Oknum Kepala Dusun di Desa Topanda Kabupaten Bulukumba Diduga Memalsukan Data Identitas
WAJAHINDONESIA.CO.ID, BULUKUMBA – Dugaan perubahan data identitas seorang oknum Kepala Dusun di Desa Topanda Kecamatan Rilau Ale Kabupaten Bulukumba berinisial Hj. S menjadi kabar hangat belakangan ini, Rabu (11/Mei/2022).
Masa jabatan oknum kadus tersebut seharusnya berakhir pada bulan januari 2022 sesuai data Tahun kelahirannya 1962, akan tetapi ada upaya memperpanjang masa jabatannya sampai tahun 2024 dengan cara merubah Tahun kelahiran di beberapa dokumen berupa Ijazah, KTP, Akta Kelahiran dan KK dengan cara memperlihatkan foto copy dengan alasan aslinya hilang sehingga di berikanlah surat keterangan Hilang dari kepolisian.
Hj.

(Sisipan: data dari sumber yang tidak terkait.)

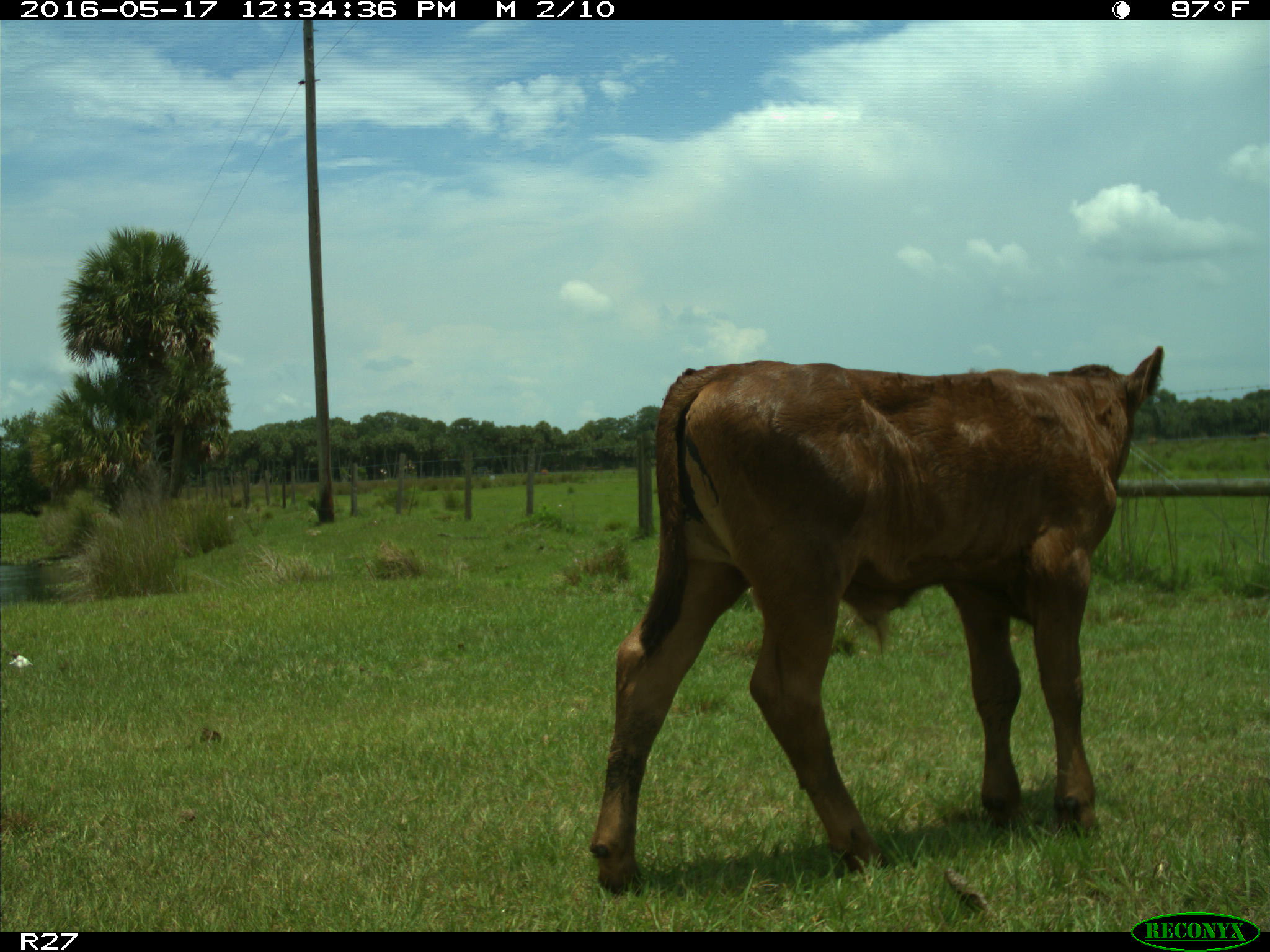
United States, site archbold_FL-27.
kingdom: Animalia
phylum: Chordata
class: Mammalia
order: Artiodactyla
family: Bovidae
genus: Bos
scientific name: Bos taurus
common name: domestic cow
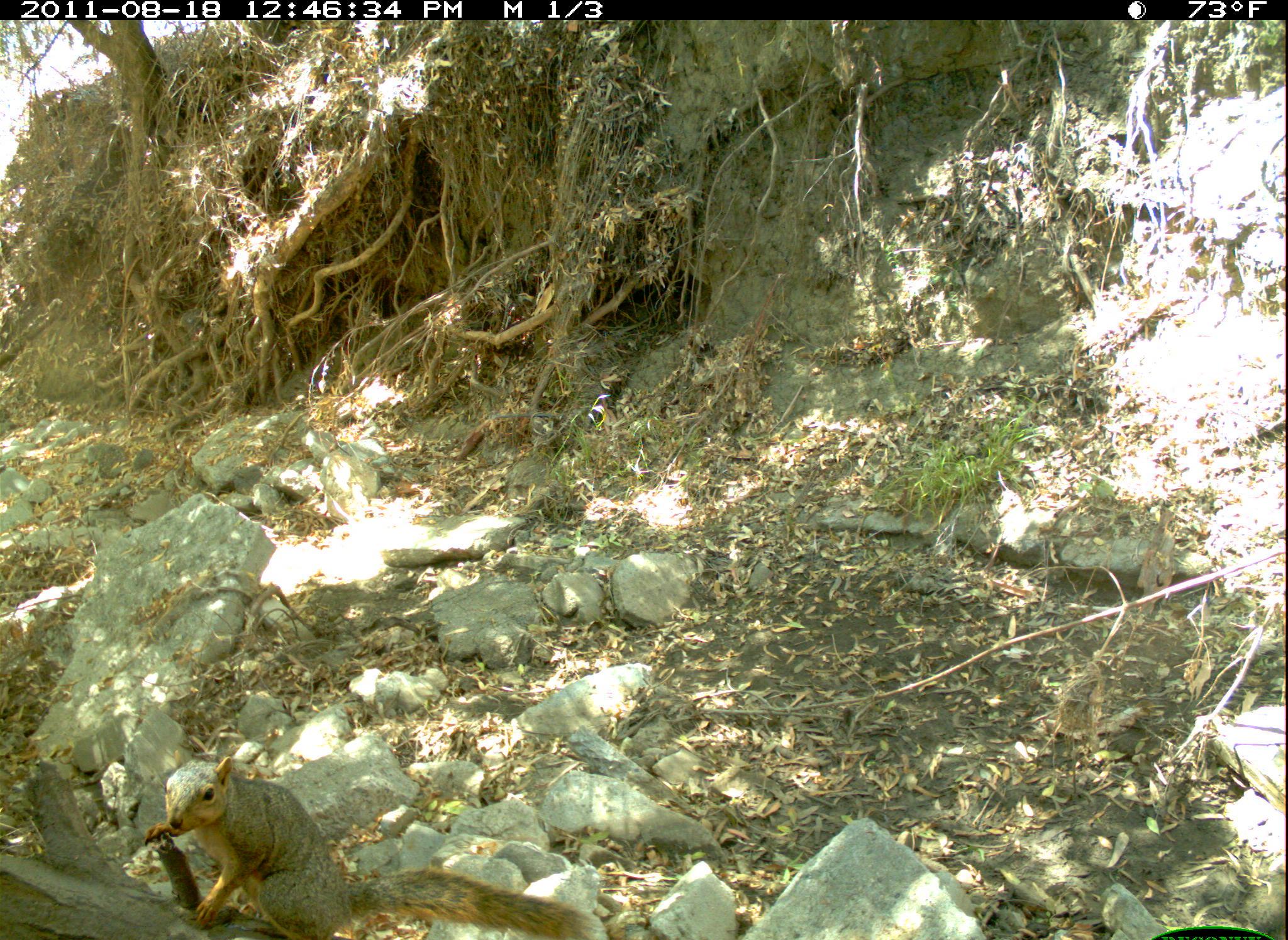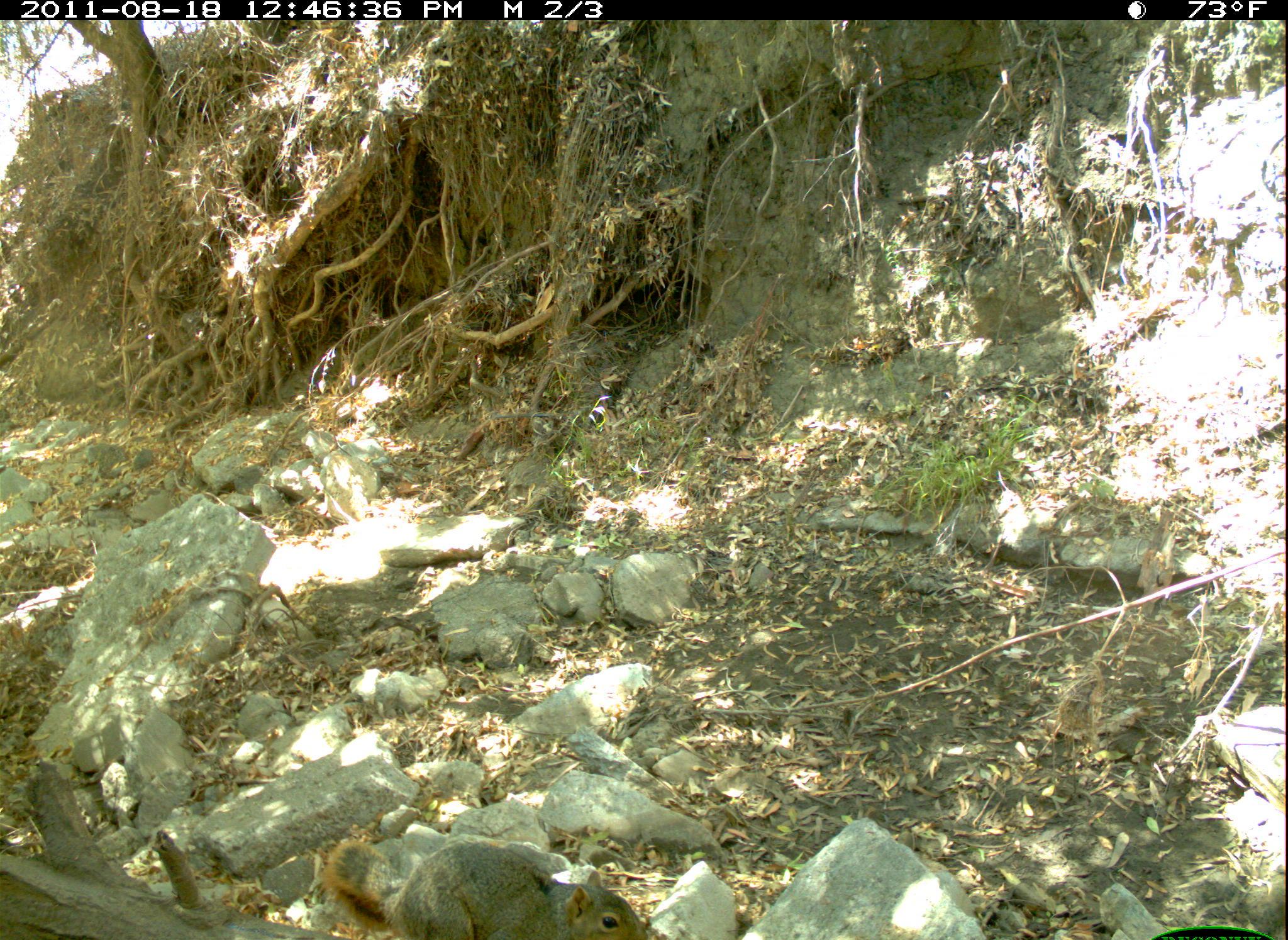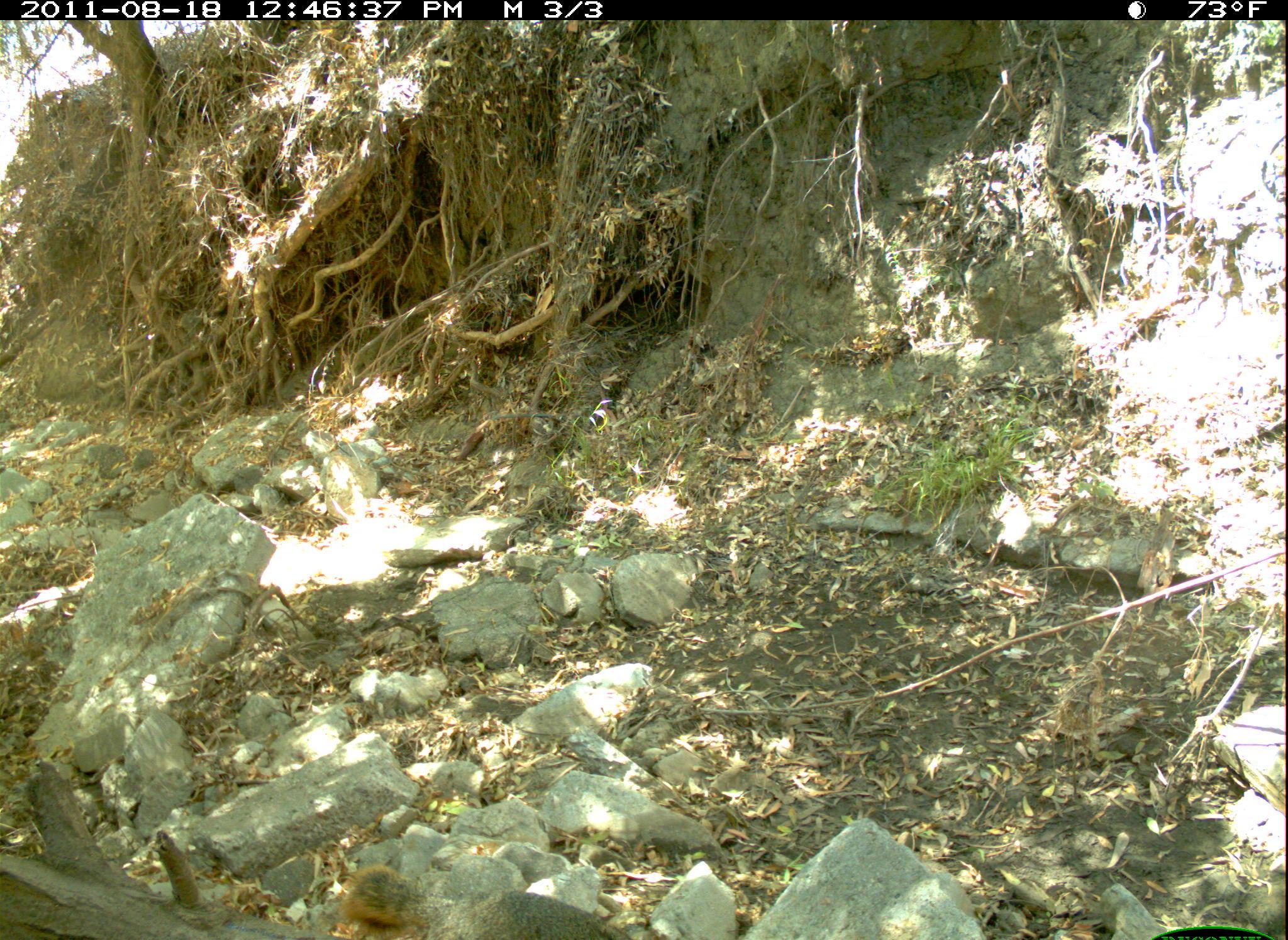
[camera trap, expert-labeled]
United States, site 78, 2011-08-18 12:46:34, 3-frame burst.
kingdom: Animalia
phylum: Chordata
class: Mammalia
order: Rodentia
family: Sciuridae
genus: Sciurus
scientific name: Sciurus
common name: squirrel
Squirrel (Sciurus).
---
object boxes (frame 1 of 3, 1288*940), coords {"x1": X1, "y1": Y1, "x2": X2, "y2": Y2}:
squirrel: {"x1": 134, "y1": 743, "x2": 602, "y2": 940}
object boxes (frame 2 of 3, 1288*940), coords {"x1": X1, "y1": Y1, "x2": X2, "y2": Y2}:
squirrel: {"x1": 311, "y1": 828, "x2": 662, "y2": 940}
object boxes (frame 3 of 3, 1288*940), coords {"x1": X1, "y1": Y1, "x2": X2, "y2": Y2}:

A. Mawarwati yang merupakan Wakil Ketua BPD Desa Topanda kepada media menjelaskan proses perubahan data identitas pribadi tersebut.
“Dari ijazah SD, SMP, dan SMEA dasar itulah dia pakai untuk mendapatkan rekomendasi pengganti ijasah dari DIKNAS, Kemudian mengajukan permohonan ke DUKCAPIL untuk Merubah Tahun kelahirannya Di Akta Lahir KTP dan KK. sehingga di proseskan dan Berubah tahun Kelahirannya dari Thn 1962 menjadi thn 1964. Dengan dokumen inilah di serahkan ke Dinas PMD untuk Di akui dan di tetapkan jabatan Kepala dusun yg berakhir thn 2024”, terang Andi Mawar.
Andi Mawar yang juga Ketua Komite SD 98 Bontomanai tersebut lanjut menjelaskan bahwa setelah dilakukan pengecekan ulang di Data Induk Sekolah pada sekolah asalnya diperoleh keterangan ternyata Tahun Kelahirannya adalah 1962.
“Dengan kelanjutan jabatan kadus menjadi pertanyaan dari masyarakat dan BPD. Sehingga Keberatan dan mempertanyakan knp ini bisa terjadi, di indikasikan ada ketidak cocokan untuk menerima sehingga Pihak BPD sebagai pengawas mengkroscek data kebenarannya dari sekolahnya sehingga di peroleh data dari dokumen induk Sekolah ternyata Tahun Kelahirannya 1962, Ini menjadi data pembanding yg di perlihatkan Sehingga dapat di katakan yg bersangkutan diduga mengubah dan memalsukan data”, lanjutnya.
Andi mawar sangat menyayangkan ini bisa terjadi, dan mempertanyakan kenapa hal seperti ini dapat dengan mudah melalui beberapa tahap administrasi terutama di wilayah Pemdes yang seharusnya tertib dan transparan mengingat konsekuensi dari perbuatan ini pelaku dapat dijerat Pidana sesuai aturan yang berlaku.
“Saya pribadi sangat menyayangkan hal seperti ini bisa terjadi, mengingat UU adminitrasi Kependukan Pasal 93 setiap penduduk dgn sengaja memalsukan surat data dan atau dokumen kpd istansi pelaksana di jerat Pidana 6 tahun denda 50 jt kemudian pasal 94 setiap org memerintahkan atau memfasilitasi melakukan manifulasi data kependukan sebagaimana di maksud pasal 77 di pidana penjara 6 tahun denda 75 juta. Inikan jelas aturannya jadi seharusnya kita sebagai warga negara yang taat hukum tidak boleh seenaknya”, pungkasnya.